- Cuidado al pasar
por ahí.
Esto le dice el
padre al muchacho que regresará de madrugada. Vive en un vecindario con guardias y controles, en una aldea
protegida del ruido y del desorden.
Limpísimas aceras rodean una colección de manicurados jardines y
exquisitas habitaciones. Hay aire
acondicionado en todas esas casas, piscinas, sillones cómodos, altos
ventanales, todo belleza. Es
agradable estar allí, como si se flotara en la estratósfera.
Pero al salir, el
joven tiene que cruzar por el país de la mala muerte, debe pasar la frontera
donde ya ha habido caídos de balas, crímenes pasionales, truculentos
escarceos. Qué lejos parece desde
allí el macizo muro que conserva, alejado del riesgo, al encerrado habitante de
los elegantes palacetes.
La bala perdida,
sin embargo, fuera de las murallas, se encuentra en todas partes. Siniestra igualadora, alcanza
igualmente al objetivo y a su sombra, se desvía cruel hacia cualquiera. El peligro acecha en todas las
esquinas, como un tigre agazapado.
- Cuidado al pasar
por ahí.
El muchacho no
puede estarse quieto y deambula por el resto de la ciudad salvaje: los
emocionantes abismos del peligro, las selvas sin explorar, las alturas
nocturnas, las amplias avenidas, la fiesta.

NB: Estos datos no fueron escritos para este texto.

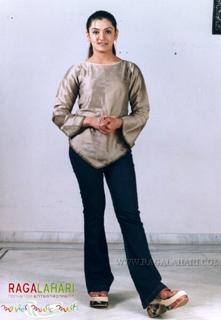 Aarti Agarwal feet photo 6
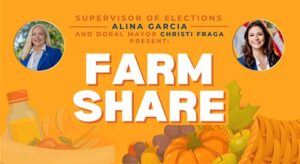 farm-share-imageV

Una multitud de jóvenes responde de igual forma al reclamo
del jolgorio y ahí tropiezan perversos e inocentes, vidas breves, bólidos
veloces, carpe diem, corran, corran, pum pum, muerto. Nadie está a salvo en el país del miedo.
De madrugada,
desde las alturas, el habitante de la bien custodiada villa espera al
hijo. Mira el reloj. Son las cuatro. Aguarda impaciente la llegada del
pequeño buda que ya viene de regreso.
Tal vez en su recorrido por el mundo alborotado, el muchacho haya
encontrado algo que faltaba en el paraíso.